**DOCUMENT TEXT**

┄┄┄┄┄┄┄┄┄┄┄┄┄┄┄┄┄┄┄┄

MAKING PEACE WITH THE ROAD NOT TAKEN

A searching, occasionally profound collection/memoir.

A United Nations staffer and novelist meditates on the question of “how…the life we live relate[s] to lives we might have lived or ought to have lived.”

When Browner (Everything Happens Today, 2011, etc.) turned 50, “thoughts of the road not taken” began to weigh on his mind. He had lived a bohemian lifestyle and committed himself to pursuing literary greatness throughout most of his 20s. But as he neared 30, he found himself drifting into what became a successful career as an international civil servant. In this collection of seven essays, Browner takes a critical look at his existential malaise as well as the motivations and choices that have defined his life. He examines the romanticism and self-involvement that governed his youthful thinking and caused him to scorn what Roger Shattuck called “recognized channels of accomplishment.” A strong but unacknowledged need for the familial tranquility the author did not have in childhood guided him toward a more conventional life as a husband, father, and provider. Writing became a secondary pursuit, but its presence in his life and the unlived possibilities it seemed to suggest haunted him. Literarily informed and philosophically engaged, Browner’s essays are infused with a rueful ambivalence as well as an all-too-human longing for possible pasts and futures. Yet in no way does he regret his choices. Maturity has allowed the author to see that at any given point, “there is not one future ahead of us, but multiple futures.” Creating alternate storylines for our lives is really about “creating a universe that will allow us to be our best selves.” Since choices have consequences, finding happiness means accepting those consequences as part of a process of personal growth. As for the conflicts that arise as we distinguish between what we need and what we desire and then prioritize them, they are what ultimately “give the game its tension” and make life meaningful.

┄┄┄┄┄┄┄┄┄┄┄┄┄┄┄┄┄┄┄┄

**EXERCISE OBJECTIVE**
In the book review, which roles in a more conventional life was the author guided toward? You don't need the entries for this.

┄┄┄┄┄┄┄┄┄┄┄┄┄┄┄┄┄┄┄┄

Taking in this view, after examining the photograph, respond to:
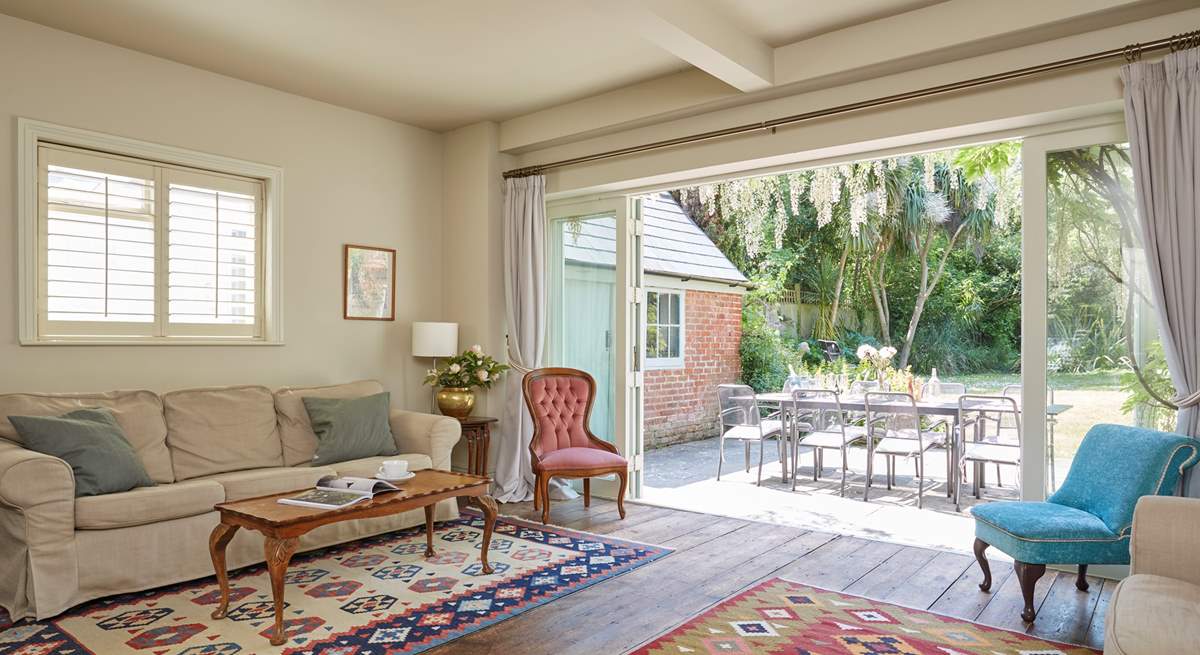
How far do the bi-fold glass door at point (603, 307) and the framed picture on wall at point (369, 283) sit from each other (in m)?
1.24

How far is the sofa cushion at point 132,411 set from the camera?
148 inches

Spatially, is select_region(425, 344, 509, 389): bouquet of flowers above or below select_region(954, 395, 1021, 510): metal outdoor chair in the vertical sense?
above

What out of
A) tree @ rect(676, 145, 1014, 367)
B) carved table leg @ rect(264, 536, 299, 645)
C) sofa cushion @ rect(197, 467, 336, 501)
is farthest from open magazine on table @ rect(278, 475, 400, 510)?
tree @ rect(676, 145, 1014, 367)

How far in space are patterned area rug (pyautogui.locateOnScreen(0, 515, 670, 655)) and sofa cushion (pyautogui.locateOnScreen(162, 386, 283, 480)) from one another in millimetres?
706

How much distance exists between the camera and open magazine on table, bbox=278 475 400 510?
10.7 feet

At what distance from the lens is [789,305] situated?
10891 millimetres

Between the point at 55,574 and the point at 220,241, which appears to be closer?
the point at 55,574

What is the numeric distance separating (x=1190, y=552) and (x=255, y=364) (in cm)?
498

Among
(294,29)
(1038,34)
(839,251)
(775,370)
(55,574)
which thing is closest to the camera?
(55,574)

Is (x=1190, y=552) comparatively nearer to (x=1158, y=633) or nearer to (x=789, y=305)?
(x=1158, y=633)

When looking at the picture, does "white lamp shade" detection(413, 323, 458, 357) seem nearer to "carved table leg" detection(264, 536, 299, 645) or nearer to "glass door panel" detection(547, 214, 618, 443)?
"glass door panel" detection(547, 214, 618, 443)

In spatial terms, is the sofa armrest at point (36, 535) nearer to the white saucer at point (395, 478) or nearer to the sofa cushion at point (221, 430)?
the sofa cushion at point (221, 430)

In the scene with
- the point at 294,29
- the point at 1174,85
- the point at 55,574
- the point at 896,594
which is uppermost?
the point at 294,29

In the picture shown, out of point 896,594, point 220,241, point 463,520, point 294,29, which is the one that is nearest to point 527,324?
point 463,520
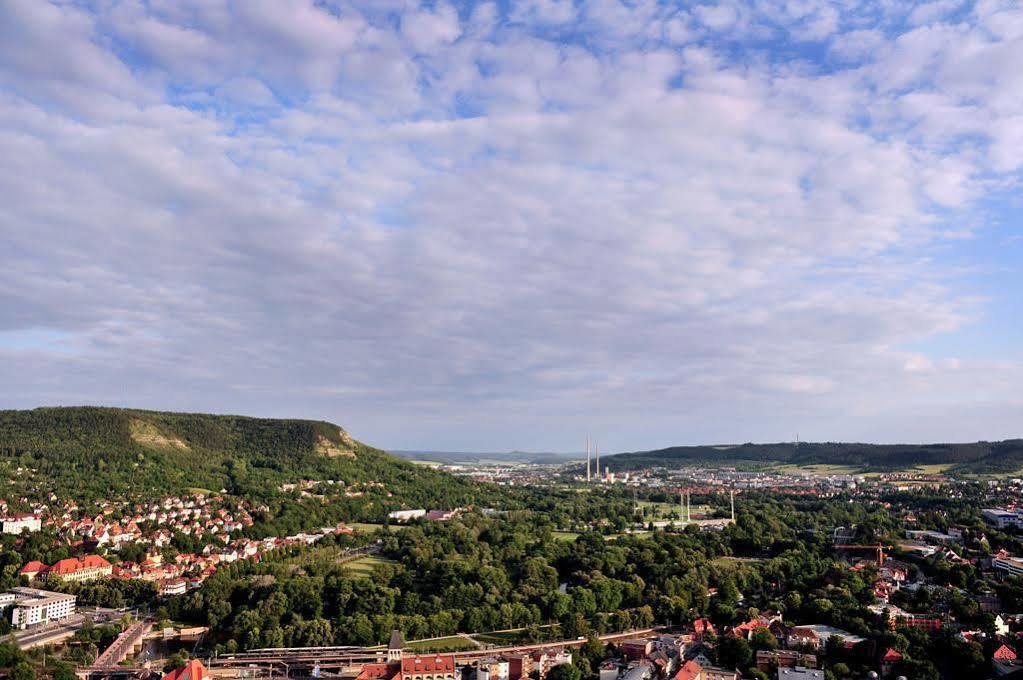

┄┄┄┄┄┄┄┄┄┄┄┄┄┄┄┄┄┄┄┄

**OUTPUT OF THE EXERCISE**
Husband, father, and provider.